▶ **Task prompt**
Convert the records from the line with "Does the harvester" up to and including the line with "438 centimetres" into a Markdown table with columns Row and Line, numbering each line and leaving out blank lines.

Spatial relation data:
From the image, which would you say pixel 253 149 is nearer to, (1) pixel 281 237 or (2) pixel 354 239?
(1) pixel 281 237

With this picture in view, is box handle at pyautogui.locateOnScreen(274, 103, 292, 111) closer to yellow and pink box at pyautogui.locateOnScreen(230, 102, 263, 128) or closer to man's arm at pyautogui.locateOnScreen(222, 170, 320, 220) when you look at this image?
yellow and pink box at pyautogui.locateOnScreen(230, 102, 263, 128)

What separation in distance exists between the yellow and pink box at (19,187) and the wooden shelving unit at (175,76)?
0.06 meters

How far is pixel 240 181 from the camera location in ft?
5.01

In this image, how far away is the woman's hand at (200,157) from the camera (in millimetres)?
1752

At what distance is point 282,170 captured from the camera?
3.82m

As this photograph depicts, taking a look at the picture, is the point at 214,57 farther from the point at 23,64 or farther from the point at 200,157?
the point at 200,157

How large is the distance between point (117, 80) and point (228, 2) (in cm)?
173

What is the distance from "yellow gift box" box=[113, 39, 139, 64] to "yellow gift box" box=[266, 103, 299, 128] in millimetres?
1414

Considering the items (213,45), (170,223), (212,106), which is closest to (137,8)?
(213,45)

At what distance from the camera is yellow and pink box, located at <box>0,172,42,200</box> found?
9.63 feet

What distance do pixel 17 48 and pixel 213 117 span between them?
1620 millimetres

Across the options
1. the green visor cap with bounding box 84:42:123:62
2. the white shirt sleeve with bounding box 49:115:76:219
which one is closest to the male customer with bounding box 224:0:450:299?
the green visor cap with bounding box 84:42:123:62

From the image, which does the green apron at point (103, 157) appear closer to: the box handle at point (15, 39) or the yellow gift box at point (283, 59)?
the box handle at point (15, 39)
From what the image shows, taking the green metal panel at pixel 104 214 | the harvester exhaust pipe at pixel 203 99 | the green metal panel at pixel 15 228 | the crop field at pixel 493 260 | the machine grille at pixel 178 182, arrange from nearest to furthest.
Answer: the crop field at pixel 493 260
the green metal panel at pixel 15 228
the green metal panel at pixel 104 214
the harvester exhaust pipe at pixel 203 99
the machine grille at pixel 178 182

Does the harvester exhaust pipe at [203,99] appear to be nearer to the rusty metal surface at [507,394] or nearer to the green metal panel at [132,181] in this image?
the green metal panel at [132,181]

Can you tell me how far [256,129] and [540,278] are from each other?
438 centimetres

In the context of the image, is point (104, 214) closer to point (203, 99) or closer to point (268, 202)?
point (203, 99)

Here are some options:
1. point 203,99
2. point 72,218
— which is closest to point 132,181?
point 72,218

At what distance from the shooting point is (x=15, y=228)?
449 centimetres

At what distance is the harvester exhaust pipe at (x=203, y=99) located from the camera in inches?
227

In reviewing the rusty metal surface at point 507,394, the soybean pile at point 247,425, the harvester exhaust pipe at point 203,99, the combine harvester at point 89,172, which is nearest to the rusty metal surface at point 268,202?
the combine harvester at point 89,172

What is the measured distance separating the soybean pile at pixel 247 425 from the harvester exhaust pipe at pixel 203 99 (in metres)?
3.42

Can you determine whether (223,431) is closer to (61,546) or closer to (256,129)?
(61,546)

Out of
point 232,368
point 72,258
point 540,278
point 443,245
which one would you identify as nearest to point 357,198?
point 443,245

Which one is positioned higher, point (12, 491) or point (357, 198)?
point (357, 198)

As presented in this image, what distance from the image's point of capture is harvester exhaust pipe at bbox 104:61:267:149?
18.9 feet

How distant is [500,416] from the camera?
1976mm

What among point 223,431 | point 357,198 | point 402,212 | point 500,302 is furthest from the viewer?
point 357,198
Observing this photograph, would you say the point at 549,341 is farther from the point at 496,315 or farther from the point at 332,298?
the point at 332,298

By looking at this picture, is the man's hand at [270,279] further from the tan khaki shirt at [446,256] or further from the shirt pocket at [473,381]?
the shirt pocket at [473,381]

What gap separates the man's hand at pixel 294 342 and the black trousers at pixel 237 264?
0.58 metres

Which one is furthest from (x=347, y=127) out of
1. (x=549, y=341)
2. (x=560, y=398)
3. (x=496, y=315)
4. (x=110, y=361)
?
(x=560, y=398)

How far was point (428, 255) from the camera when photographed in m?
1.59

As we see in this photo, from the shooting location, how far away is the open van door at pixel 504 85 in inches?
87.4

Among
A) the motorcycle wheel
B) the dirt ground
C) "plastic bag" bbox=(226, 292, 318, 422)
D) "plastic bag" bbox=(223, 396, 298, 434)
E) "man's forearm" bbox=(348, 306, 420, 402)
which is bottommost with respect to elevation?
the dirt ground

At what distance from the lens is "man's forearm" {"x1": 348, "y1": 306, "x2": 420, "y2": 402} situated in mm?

▶ **Answer to this exercise**
| Row | Line |
|---|---|
| 1 | Does the harvester exhaust pipe at [203,99] appear to be nearer to the rusty metal surface at [507,394] or nearer to the green metal panel at [132,181] in this image? |
| 2 | the green metal panel at [132,181] |
| 3 | Can you tell me how far [256,129] and [540,278] are from each other? |
| 4 | 438 centimetres |